Dataset rows:
* begin *
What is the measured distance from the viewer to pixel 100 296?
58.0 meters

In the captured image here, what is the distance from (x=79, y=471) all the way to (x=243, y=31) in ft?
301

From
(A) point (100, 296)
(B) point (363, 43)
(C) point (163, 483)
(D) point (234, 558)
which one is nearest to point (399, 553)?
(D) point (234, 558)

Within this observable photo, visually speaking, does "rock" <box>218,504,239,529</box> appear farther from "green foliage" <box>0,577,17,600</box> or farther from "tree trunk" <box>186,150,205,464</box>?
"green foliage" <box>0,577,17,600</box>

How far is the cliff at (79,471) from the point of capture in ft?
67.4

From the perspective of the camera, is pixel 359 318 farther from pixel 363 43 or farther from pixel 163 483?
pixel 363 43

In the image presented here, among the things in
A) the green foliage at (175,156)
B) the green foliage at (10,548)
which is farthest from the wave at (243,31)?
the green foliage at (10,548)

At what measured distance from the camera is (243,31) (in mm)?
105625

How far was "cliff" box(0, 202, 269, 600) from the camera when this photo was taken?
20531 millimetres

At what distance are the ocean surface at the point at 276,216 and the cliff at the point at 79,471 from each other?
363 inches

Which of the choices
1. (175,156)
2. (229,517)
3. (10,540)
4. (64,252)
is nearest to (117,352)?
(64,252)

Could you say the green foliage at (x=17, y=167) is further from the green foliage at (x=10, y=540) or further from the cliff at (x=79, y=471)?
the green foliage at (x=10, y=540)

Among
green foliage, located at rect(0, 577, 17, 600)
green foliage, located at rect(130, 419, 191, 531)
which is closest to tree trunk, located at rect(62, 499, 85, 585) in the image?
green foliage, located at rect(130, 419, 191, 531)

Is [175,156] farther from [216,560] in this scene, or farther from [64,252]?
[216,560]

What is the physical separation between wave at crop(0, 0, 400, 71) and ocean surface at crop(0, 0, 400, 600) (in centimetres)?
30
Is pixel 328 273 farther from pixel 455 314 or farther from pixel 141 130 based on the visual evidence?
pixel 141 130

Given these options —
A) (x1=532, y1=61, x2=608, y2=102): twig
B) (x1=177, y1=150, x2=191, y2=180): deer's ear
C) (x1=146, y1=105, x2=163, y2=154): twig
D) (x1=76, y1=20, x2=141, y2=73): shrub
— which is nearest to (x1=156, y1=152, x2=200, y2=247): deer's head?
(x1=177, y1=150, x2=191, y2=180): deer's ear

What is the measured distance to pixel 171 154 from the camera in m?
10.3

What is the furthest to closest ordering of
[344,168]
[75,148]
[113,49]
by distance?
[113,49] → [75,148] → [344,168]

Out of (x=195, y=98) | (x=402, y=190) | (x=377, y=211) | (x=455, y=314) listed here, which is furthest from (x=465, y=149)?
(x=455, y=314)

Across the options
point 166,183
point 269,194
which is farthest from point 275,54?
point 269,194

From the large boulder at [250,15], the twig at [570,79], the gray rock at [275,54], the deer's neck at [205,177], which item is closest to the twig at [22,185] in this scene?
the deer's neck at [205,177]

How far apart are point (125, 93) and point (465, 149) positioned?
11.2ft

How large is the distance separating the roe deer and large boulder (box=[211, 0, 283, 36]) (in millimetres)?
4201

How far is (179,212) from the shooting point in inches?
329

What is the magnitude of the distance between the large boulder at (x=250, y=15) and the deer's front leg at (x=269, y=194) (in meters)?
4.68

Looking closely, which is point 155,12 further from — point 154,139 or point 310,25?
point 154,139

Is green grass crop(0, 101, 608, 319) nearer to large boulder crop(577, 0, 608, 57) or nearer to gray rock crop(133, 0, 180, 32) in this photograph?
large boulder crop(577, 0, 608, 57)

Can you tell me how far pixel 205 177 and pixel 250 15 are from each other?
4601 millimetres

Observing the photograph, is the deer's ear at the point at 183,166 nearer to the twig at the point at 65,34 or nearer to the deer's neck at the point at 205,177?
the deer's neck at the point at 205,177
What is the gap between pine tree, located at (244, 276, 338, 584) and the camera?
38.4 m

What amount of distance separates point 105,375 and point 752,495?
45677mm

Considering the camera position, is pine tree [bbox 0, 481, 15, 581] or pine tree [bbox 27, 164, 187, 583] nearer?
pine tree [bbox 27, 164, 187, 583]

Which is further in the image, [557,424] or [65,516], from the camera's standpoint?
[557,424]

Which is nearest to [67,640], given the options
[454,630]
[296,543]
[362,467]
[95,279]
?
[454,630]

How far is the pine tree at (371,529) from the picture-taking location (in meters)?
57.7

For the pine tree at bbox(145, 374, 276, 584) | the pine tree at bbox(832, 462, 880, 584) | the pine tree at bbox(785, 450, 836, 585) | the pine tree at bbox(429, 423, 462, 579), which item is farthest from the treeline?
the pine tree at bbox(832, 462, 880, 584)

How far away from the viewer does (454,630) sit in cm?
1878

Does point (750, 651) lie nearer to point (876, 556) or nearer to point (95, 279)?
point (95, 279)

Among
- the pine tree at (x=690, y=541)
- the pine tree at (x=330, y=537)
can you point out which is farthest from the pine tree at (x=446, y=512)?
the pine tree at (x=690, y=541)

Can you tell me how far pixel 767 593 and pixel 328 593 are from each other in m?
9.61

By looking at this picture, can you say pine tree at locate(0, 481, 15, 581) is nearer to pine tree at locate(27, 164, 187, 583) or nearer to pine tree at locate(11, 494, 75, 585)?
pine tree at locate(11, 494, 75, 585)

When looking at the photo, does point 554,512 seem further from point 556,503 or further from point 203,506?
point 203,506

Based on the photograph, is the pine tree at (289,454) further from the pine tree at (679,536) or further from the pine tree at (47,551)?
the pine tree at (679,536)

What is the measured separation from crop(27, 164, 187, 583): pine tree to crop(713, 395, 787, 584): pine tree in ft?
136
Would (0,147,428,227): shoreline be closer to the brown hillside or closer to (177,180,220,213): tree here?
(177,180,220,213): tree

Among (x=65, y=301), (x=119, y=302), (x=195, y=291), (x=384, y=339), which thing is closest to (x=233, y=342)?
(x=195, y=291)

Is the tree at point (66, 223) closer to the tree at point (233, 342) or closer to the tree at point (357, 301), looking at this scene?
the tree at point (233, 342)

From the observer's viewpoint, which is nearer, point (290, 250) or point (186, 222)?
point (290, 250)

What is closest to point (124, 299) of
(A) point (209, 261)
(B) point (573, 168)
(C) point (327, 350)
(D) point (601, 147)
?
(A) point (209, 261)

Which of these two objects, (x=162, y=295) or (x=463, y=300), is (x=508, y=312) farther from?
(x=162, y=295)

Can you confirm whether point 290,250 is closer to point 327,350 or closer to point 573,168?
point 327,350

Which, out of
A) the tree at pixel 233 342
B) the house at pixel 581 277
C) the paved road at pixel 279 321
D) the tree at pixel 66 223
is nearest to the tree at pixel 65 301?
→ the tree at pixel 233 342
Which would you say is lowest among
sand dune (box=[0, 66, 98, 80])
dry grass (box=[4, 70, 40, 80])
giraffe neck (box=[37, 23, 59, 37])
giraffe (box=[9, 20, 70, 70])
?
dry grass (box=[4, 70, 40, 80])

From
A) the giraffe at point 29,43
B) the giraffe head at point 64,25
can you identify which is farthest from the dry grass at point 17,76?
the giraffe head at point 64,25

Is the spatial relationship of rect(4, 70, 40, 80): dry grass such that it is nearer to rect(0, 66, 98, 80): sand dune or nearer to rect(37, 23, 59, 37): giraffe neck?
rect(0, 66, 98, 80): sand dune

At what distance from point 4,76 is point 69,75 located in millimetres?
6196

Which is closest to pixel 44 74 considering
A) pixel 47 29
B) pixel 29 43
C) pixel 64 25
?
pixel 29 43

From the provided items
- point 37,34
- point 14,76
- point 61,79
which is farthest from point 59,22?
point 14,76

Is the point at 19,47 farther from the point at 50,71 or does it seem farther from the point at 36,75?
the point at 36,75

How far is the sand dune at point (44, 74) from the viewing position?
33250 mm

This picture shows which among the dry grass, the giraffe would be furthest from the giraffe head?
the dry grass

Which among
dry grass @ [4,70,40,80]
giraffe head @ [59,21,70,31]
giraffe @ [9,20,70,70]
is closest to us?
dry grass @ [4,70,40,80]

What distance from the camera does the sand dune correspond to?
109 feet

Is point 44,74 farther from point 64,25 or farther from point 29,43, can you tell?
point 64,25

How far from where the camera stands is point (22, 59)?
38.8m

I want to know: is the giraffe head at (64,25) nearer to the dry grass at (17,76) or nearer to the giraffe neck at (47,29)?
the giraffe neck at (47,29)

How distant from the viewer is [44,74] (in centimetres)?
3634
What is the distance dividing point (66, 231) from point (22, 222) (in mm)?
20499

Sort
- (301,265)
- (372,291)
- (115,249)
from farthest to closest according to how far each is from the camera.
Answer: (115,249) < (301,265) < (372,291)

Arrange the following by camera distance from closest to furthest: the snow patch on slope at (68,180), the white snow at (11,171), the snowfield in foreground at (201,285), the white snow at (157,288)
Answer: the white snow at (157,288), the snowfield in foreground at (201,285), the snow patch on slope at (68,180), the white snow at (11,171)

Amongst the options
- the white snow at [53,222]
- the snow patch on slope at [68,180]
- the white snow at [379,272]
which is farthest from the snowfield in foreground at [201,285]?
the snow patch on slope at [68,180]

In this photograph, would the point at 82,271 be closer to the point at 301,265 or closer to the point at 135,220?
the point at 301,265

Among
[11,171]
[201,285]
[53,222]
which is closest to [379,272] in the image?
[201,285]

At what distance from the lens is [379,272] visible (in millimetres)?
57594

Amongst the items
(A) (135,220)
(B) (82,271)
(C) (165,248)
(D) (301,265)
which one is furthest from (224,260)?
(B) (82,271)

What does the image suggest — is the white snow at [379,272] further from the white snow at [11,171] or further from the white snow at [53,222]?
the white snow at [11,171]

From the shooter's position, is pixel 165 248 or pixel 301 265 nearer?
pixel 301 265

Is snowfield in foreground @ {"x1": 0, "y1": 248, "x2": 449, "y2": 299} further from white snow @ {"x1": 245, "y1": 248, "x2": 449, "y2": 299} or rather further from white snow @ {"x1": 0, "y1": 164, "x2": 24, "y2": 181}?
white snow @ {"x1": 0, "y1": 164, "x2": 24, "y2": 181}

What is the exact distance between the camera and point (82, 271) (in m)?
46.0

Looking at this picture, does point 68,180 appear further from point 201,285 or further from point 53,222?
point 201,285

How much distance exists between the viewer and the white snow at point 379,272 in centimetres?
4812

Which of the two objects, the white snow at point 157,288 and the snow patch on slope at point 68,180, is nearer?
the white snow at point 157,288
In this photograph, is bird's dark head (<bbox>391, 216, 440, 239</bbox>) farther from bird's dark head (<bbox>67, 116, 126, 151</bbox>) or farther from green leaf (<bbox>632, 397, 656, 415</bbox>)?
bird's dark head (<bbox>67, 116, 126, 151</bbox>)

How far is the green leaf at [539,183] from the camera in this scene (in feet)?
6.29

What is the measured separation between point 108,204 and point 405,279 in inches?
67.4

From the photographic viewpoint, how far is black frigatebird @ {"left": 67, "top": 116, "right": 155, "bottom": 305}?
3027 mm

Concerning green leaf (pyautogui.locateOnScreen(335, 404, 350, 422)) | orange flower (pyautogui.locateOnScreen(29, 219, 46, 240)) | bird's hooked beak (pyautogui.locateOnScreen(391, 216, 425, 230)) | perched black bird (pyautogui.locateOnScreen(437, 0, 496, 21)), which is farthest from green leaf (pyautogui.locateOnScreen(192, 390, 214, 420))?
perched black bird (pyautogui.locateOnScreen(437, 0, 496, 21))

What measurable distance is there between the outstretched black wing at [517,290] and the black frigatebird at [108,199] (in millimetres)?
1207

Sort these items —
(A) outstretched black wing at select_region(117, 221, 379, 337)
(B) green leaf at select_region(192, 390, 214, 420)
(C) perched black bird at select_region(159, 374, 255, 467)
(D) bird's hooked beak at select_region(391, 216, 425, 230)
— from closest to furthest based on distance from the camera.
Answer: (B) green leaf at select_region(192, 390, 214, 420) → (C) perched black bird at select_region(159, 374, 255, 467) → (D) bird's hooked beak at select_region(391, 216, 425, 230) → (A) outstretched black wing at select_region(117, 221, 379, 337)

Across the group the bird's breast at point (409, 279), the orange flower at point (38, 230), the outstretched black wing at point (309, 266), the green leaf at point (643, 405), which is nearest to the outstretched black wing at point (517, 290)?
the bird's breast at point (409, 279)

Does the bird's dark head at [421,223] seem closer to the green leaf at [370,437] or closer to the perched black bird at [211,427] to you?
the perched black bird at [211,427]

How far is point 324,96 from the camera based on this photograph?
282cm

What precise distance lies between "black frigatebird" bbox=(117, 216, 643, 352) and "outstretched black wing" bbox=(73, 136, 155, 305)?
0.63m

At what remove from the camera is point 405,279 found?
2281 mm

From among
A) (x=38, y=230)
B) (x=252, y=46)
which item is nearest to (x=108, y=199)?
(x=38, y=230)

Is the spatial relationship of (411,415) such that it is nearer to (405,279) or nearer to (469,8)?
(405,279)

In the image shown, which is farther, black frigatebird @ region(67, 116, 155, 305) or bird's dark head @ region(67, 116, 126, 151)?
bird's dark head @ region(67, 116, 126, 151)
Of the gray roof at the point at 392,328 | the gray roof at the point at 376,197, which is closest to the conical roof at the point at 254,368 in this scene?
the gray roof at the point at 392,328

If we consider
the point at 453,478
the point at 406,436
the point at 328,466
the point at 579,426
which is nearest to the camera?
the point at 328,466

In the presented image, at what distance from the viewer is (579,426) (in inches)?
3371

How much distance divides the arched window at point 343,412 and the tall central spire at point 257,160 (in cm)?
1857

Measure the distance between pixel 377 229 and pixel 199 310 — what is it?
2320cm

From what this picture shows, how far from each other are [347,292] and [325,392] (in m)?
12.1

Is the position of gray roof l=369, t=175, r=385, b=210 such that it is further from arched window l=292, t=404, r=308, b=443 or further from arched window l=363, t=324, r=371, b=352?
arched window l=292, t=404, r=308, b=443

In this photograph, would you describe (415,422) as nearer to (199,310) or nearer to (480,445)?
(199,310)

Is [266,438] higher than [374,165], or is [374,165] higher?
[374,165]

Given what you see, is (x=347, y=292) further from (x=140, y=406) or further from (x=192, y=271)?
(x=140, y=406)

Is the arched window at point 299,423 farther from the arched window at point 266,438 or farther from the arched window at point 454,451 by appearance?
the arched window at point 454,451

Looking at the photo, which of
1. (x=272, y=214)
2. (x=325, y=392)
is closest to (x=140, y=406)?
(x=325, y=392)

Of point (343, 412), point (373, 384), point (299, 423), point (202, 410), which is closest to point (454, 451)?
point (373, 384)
* end *
◆ **GIVEN REQUEST**: Output the lines of the listing between the line containing "Is green grass" and the line containing "4601 millimetres", inclusive, as a numbered list with blank lines omitted.

◆ **ANSWER FOR THIS EXERCISE**:
1. Is green grass crop(0, 101, 608, 319) nearer to large boulder crop(577, 0, 608, 57) or nearer to gray rock crop(133, 0, 180, 32) in this photograph?
2. large boulder crop(577, 0, 608, 57)
3. Can you tell me how far pixel 205 177 and pixel 250 15 are from each other?
4. 4601 millimetres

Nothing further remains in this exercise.